Q: How do I merge findings from parallel branches?

Treat each branch as a contributor to a shared repository. Each fork writes its findings to a branch on a Freestyle Git repo. A merge step, run by the agent or by you, dedups citations by hash, reconciles contradictions explicitly, and produces a synthesis commit. Git is the convergence layer because it already knows how to compare and merge structured text.

Q: Why not just use chain-of-thought in a single context window?

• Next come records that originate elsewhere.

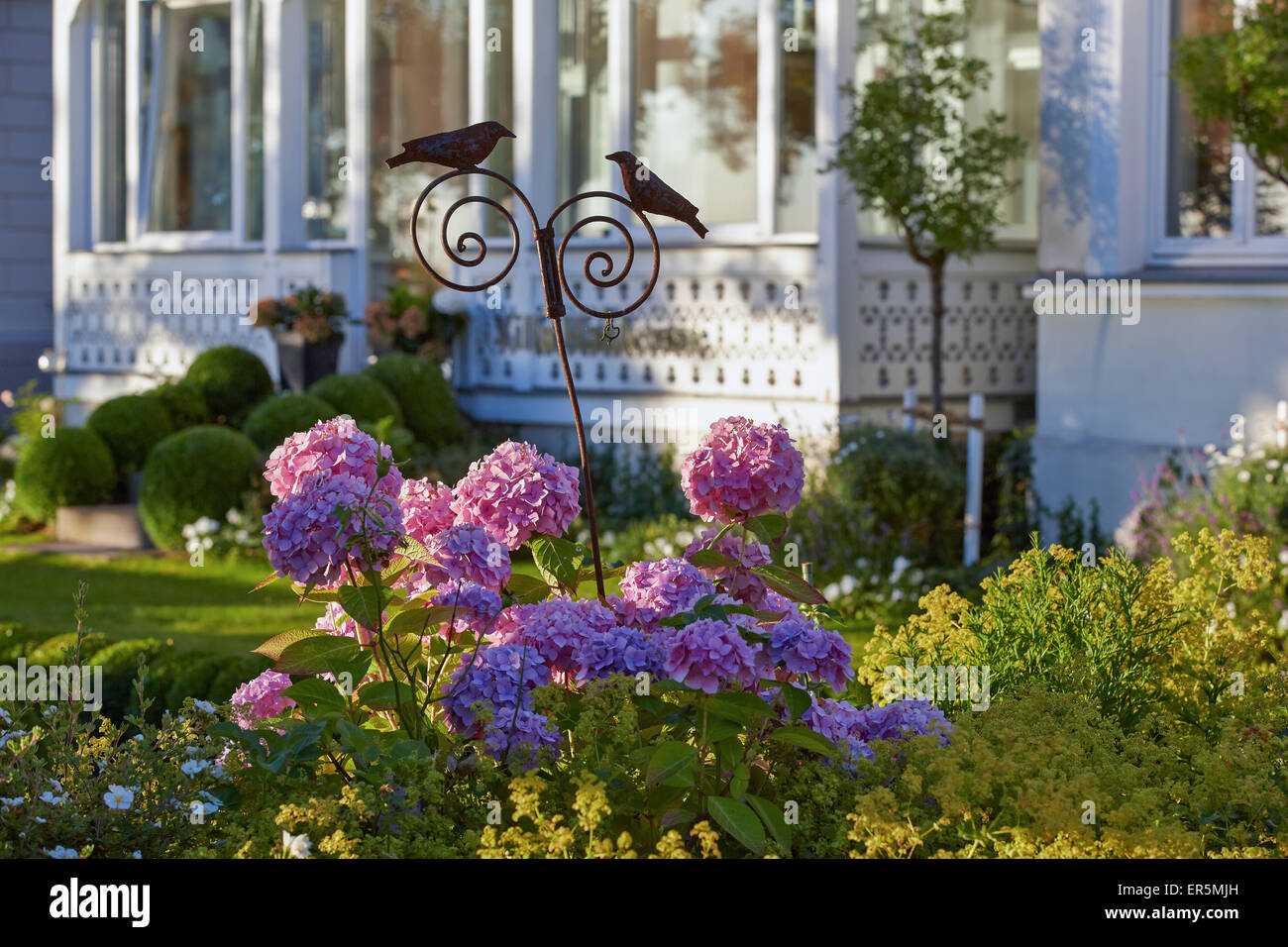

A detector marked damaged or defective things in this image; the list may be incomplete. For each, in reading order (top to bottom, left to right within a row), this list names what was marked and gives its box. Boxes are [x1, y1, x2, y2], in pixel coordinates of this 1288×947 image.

rusty metal spiral [406, 167, 538, 292]
rusty metal spiral [546, 191, 659, 322]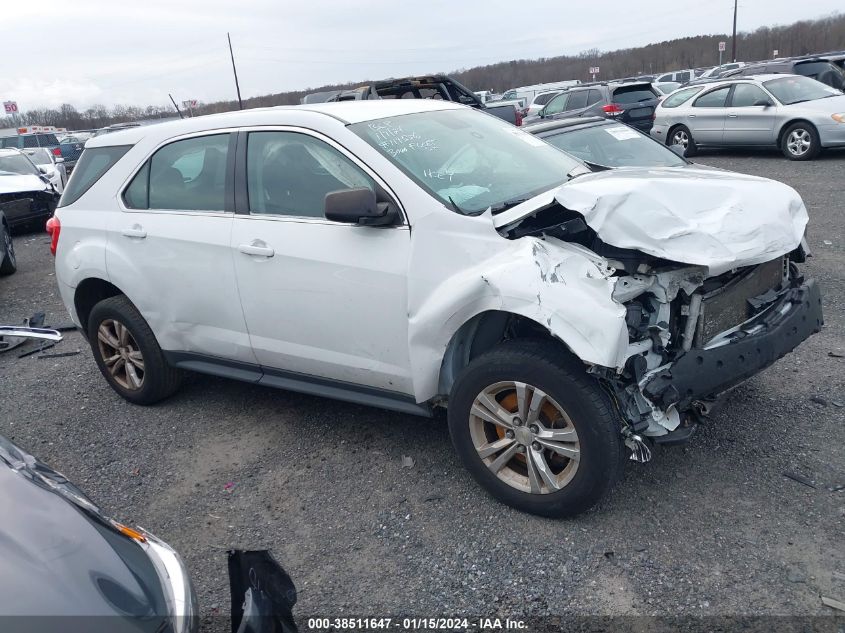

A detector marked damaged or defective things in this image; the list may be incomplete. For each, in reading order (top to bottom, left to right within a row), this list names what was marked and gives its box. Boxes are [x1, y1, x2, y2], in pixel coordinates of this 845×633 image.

parked damaged vehicle [0, 147, 59, 228]
parked damaged vehicle [49, 101, 820, 516]
crumpled fender [406, 212, 628, 400]
crushed hood [498, 168, 808, 276]
severe front-end damage [492, 168, 820, 460]
broken headlight area [592, 253, 816, 450]
damaged bumper [644, 278, 820, 410]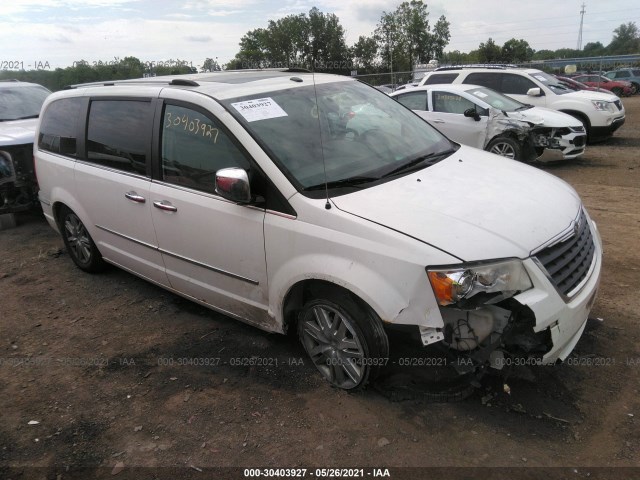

Chain-of-thought is a reasoning technique inside one model call. It has no snapshots, no forks, no persistent artifacts, and no recovery from a crash. For a five-minute task that is fine. For an agent that runs for hours, accumulates gigabytes of source material, and explores branching hypotheses, the context window is the wrong unit of state. The VM is the right unit, and chain-of-thought still happens on top of it.

Q: What stays on the VM filesystem versus in Git?

Raw artifacts (fetched HTML, PDFs, embeddings, scraped tables) stay on the VM filesystem under workdir. They are large, binary, and not interesting to diff. Synthesized output (notes, summaries, citation lists, the final report) goes in Git. That is the stuff humans review and follow-up agents read.

Q: What if the agent gets stuck or goes off the rails?

Restore from the last good snapshot. Because every meaningful finding produced a snapshot, the worst case is losing the work between the last snapshot and now. You can also live-fork from a running VM with new instructions, leaving the original branch intact for comparison. Recovery is a property of the state model, not something you bolt on.

Deep research agents need real machines that can fork mid-execution, suspend, snapshot, and restore. Freestyle VMs give you those primitives, and Freestyle Git gives you the convergence layer for everything they produce. Together they turn long-running, branching research workflows into something you can build a product on.